+++ Data to process

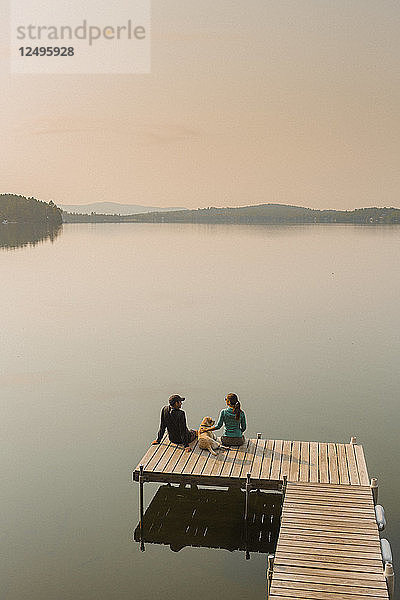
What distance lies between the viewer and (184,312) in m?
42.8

++++++
+++ Data to process

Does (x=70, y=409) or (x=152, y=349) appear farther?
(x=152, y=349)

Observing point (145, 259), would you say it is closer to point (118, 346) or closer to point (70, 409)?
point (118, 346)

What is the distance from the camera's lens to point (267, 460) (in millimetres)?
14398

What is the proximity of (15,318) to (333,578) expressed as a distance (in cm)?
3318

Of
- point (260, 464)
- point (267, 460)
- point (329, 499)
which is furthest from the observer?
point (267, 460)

++++++

_What you should do_: Pick out every line of the data above that contains the string "distance", treating uppercase and lowercase as different, and copy each of those lines.

_Exercise result_:
What distance lies between the viewer and (184,312) in m?
What is the distance from the camera's lens to point (267, 460) (in millimetres)?
What is the proximity of (15,318) to (333,578) expressed as a distance (in cm)?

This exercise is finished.